A larger section of the painting still remains between windows ten and eleven and shows the upper half of a seated figure. A majority of the head is missing, but the beard and lower segment of the halo can still be seen. One can see the fold of his chlamys pass from his left shoulder to the height of his right knee .

While no painting exists between windows eleven and twelve, there is a preserved drawing on the plaster and masonry. The figure appears to be St. Peter with a short beard and curly hair. The right hand is lifted with the palm facing outward in the form of blessing with the left hand holding a scroll.

=== Frescoes in the Apse ===
Unfortunately, much of the decoration within the apse was destroyed due to the central portion collapsing. However, there is still some fragmentary fresco decoration throughout.
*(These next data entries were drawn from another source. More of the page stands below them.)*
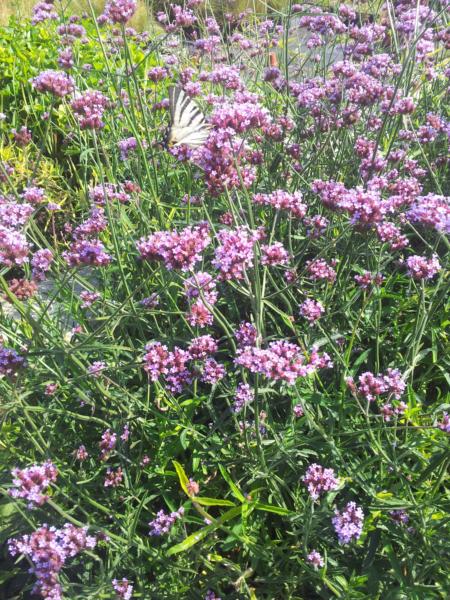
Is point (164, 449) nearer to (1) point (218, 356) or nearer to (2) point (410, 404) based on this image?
(1) point (218, 356)

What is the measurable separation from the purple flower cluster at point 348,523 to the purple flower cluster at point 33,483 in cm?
86

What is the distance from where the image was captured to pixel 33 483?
1.65 m

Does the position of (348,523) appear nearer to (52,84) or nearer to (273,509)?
(273,509)

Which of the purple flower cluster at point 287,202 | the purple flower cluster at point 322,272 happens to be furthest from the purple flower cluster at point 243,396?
the purple flower cluster at point 287,202

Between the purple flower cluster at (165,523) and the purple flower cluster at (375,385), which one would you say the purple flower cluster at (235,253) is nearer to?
the purple flower cluster at (375,385)

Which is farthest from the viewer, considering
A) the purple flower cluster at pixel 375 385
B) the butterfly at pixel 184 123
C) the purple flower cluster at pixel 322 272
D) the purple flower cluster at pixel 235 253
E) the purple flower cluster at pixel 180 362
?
the butterfly at pixel 184 123

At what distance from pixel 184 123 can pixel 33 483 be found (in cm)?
163

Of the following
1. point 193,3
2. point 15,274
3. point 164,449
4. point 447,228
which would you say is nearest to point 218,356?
point 164,449

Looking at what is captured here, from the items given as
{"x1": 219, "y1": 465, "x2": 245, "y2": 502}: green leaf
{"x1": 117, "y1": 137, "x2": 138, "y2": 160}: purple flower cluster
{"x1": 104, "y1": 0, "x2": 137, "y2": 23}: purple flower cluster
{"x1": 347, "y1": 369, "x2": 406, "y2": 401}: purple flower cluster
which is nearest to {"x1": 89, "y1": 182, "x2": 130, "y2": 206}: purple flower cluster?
{"x1": 117, "y1": 137, "x2": 138, "y2": 160}: purple flower cluster

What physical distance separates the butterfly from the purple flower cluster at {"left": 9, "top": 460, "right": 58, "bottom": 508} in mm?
1368

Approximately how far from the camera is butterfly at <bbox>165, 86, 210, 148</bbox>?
2.38 m

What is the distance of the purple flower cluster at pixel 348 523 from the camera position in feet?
5.51

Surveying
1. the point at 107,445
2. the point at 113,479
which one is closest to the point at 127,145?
the point at 107,445

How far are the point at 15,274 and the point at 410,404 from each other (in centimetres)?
295
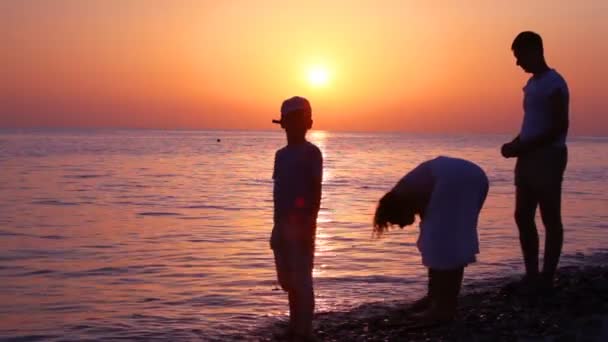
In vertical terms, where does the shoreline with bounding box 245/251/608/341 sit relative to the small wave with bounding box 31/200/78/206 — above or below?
above

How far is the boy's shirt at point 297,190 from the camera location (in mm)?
5445

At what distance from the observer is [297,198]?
545 centimetres

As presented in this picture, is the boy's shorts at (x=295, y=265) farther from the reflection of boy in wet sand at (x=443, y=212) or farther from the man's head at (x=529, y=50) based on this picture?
the man's head at (x=529, y=50)

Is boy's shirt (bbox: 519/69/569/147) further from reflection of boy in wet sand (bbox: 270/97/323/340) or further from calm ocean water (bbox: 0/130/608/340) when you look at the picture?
calm ocean water (bbox: 0/130/608/340)

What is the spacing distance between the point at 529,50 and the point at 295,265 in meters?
2.51

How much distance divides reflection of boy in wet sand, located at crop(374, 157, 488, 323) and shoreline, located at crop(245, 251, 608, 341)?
0.28m

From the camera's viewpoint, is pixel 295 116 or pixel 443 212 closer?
pixel 295 116

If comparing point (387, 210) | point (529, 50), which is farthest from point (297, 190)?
point (529, 50)

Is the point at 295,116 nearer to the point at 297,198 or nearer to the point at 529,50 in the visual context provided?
the point at 297,198

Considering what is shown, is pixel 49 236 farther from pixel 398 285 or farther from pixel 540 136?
pixel 540 136

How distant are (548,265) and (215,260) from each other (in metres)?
5.39

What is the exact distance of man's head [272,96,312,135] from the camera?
5484 millimetres

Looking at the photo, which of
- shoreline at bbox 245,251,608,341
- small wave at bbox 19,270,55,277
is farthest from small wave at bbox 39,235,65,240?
shoreline at bbox 245,251,608,341

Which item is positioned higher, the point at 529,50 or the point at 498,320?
the point at 529,50
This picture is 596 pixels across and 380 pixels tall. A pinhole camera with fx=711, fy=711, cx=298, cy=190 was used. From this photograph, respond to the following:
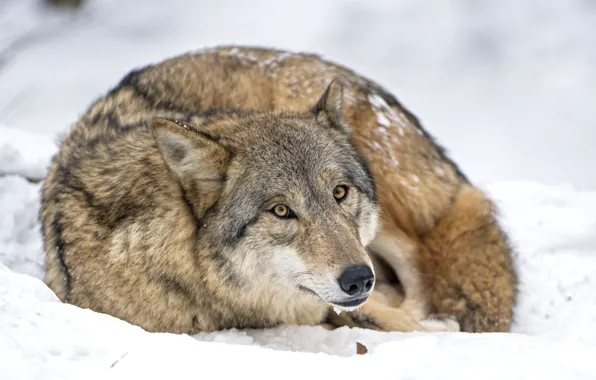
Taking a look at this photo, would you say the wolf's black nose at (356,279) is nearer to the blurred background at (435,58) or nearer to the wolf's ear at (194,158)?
the wolf's ear at (194,158)

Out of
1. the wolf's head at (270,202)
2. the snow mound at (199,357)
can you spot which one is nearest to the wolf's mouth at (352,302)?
the wolf's head at (270,202)

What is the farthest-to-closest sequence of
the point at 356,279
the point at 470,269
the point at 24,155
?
the point at 24,155, the point at 470,269, the point at 356,279

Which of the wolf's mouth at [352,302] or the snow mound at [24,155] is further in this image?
the snow mound at [24,155]

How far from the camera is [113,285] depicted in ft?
13.4

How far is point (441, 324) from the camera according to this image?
491 centimetres

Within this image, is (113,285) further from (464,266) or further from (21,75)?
(21,75)

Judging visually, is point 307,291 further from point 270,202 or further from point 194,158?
point 194,158

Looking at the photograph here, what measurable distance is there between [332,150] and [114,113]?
1.82 metres

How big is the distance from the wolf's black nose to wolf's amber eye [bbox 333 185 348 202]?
0.57 meters

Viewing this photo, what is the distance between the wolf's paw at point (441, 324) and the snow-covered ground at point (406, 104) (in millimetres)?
619

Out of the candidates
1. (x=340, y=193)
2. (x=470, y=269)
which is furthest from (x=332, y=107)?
(x=470, y=269)

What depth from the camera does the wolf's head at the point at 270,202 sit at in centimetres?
376

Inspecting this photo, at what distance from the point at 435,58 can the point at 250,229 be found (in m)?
10.9

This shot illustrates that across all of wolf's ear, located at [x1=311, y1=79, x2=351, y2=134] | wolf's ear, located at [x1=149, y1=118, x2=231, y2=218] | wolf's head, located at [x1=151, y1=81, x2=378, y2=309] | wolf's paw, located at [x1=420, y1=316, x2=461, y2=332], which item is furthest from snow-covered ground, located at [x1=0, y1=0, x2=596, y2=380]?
wolf's ear, located at [x1=311, y1=79, x2=351, y2=134]
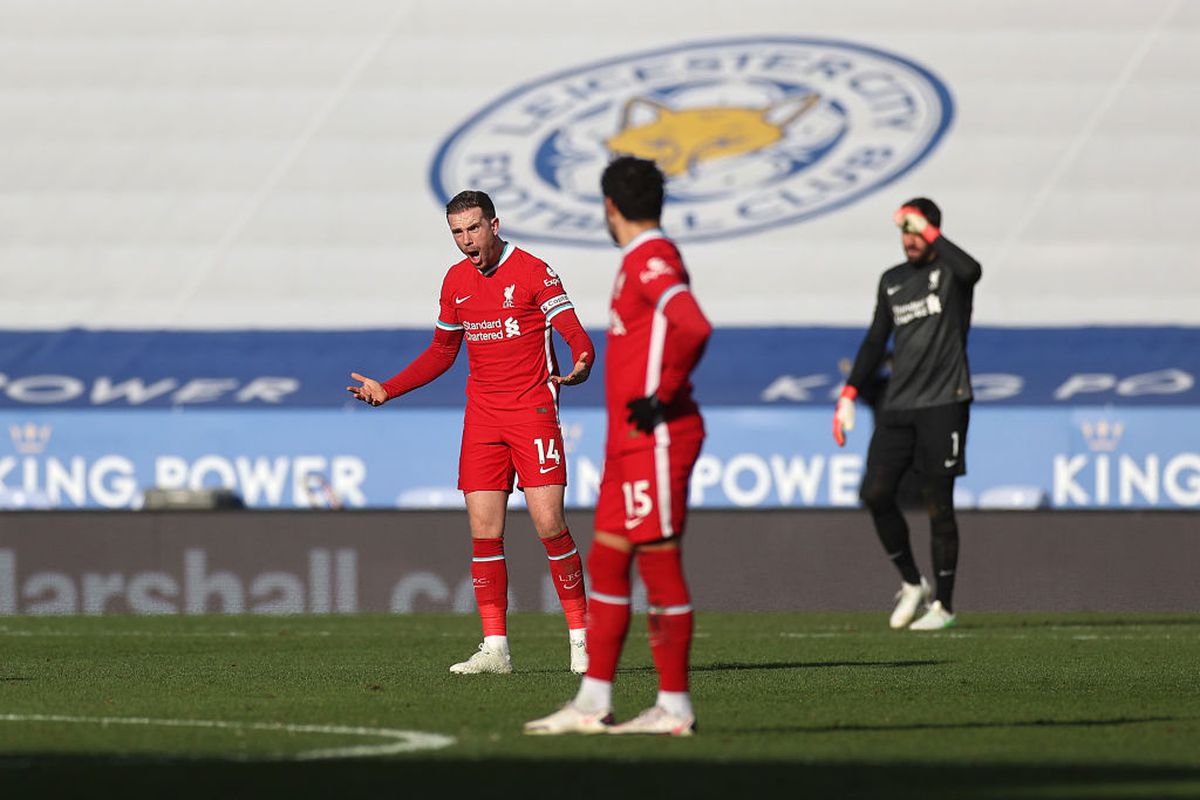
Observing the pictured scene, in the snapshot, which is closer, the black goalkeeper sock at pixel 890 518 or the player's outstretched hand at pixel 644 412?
the player's outstretched hand at pixel 644 412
In the conch of the apse, one can discern two archangels standing against a dark blue background. One holds an orb while the other grasps a staff. All that is left of the leftmost angel is the outer edge of the right wing and the orb that was held in his right hand. The second archangel is just as poorly preserved. Part of the wing is discernible in an under painting along with the lower half of the staff. Between the angels stands the Virgin Mary. These three figures reside above a life sized procession of bishops clothed in pale garments and holding open scrolls. While only two can still be seen on either side of the bema, it is thought that there were originally eight. One of the bishops is perhaps St. Basil, but the other remaining figure remains nameless. The bishop thought to be St. Basil, located on the north wall of the bema, is preserved to below the knees and exhibits short dark hair and a long beard.The scroll is held in both hands and bears a text from the prayer of the first antiphon of St. Basil's liturgy.

The vault of the bema holds a fresco of the Ascension with, what would have been six, apostles looking up at Christ being carried by four angels in a mandorla. All that remains of the angels is the right arm, right wing, and a portion of the halo. On the north side there are only remnants of two apostles. The leftmost figure is presented in a three-quarter view from behind. His right hand is seen shielding his eyes. The second apostle is painted in a more profile view. His entire right half is missing along with his left arm. He is shown in a gray tunic and purple-brown chlamys. The south side has only one remaining apostle. His body faces west while the head is turned in the eastward direction. The right arm has not been preserved, but within the apostle's left hand a tied scroll is held.

Upon the face of the apse, in the southeast corner of the bema, there remains fragments of a bishop from just below the eyes to elbow level. His brown beard is outlined in white while coming to a point at the collarbone. Dressed in a brown mantle and a white epitrachelion adorned with small black crosses, the bishop holds a gilded book in his left hand.

=== The South Wall ===
Approximately one-eighth of the painted surface of the south wall has been preserved. These fragments can be found in the soffit of the arch, a low register on the wall, and on the dado below the lowest register. Within the soffit was seven medallions with the busts of saints. There is only one that is well preserved."The medallions were 72-74 cm in diameter, including the yellow-ochre frame...which was outlines with an inner black line and an outer white line. The background of the soffit was a blue-black and that of the medallions alternately green and red...the haloes of all the saints were yellow ochre, outlines in white and red-brown along the outer circumference."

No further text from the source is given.